- [EXERCISE PROMPT]: If a line in the data holds the string "recaptcha", list it.

- [INFORMATION PROVIDED]:
_ _ _

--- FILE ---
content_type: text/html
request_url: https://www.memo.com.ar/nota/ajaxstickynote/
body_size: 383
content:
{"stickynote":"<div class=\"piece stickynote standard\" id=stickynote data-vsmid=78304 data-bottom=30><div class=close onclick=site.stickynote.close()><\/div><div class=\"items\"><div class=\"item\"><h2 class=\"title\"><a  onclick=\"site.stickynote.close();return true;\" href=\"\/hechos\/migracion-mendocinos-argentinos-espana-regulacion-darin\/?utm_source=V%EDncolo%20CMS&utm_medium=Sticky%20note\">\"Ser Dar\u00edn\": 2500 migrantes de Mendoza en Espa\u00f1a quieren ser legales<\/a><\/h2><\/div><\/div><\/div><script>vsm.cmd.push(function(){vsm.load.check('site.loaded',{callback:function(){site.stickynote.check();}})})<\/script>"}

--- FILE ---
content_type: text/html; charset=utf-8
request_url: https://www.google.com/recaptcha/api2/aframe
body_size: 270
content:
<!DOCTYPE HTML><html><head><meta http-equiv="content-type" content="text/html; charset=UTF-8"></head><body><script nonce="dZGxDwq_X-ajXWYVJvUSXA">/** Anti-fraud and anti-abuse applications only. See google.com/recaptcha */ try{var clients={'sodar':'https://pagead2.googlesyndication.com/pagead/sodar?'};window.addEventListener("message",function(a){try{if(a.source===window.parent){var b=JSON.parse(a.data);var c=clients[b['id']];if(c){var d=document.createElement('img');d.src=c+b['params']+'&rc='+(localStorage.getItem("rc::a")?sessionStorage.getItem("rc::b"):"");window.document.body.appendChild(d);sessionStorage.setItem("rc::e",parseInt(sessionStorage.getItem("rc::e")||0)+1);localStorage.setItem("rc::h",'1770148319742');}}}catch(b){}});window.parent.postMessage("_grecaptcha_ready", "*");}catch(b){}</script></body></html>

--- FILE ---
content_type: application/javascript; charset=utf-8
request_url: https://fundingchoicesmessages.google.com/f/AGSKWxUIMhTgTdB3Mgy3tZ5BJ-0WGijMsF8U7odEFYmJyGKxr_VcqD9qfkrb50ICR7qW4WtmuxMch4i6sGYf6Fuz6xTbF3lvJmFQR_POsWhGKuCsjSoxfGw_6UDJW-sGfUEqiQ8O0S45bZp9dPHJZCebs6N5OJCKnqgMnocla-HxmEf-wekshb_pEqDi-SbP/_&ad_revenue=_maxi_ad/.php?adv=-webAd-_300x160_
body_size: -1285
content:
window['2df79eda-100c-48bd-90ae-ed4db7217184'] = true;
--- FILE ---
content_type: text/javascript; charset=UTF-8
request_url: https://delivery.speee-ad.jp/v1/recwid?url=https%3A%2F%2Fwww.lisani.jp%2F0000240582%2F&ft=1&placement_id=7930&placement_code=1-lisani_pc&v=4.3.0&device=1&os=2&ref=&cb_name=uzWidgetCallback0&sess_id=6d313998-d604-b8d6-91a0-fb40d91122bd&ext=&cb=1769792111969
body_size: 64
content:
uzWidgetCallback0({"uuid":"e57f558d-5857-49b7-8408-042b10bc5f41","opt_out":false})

_ _ _

- [RESULT FOR THIS EXERCISE]:
request_url: https://www.google.com/recaptcha/api2/aframe
<!DOCTYPE HTML><html><head><meta http-equiv="content-type" content="text/html; charset=UTF-8"></head><body><script nonce="dZGxDwq_X-ajXWYVJvUSXA">/** Anti-fraud and anti-abuse applications only. See google.com/recaptcha */ try{var clients={'sodar':'https://pagead2.googlesyndication.com/pagead/sodar?'};window.addEventListener("message",function(a){try{if(a.source===window.parent){var b=JSON.parse(a.data);var c=clients[b['id']];if(c){var d=document.createElement('img');d.src=c+b['params']+'&rc='+(localStorage.getItem("rc::a")?sessionStorage.getItem("rc::b"):"");window.document.body.appendChild(d);sessionStorage.setItem("rc::e",parseInt(sessionStorage.getItem("rc::e")||0)+1);localStorage.setItem("rc::h",'1770148319742');}}}catch(b){}});window.parent.postMessage("_grecaptcha_ready", "*");}catch(b){}</script></body></html>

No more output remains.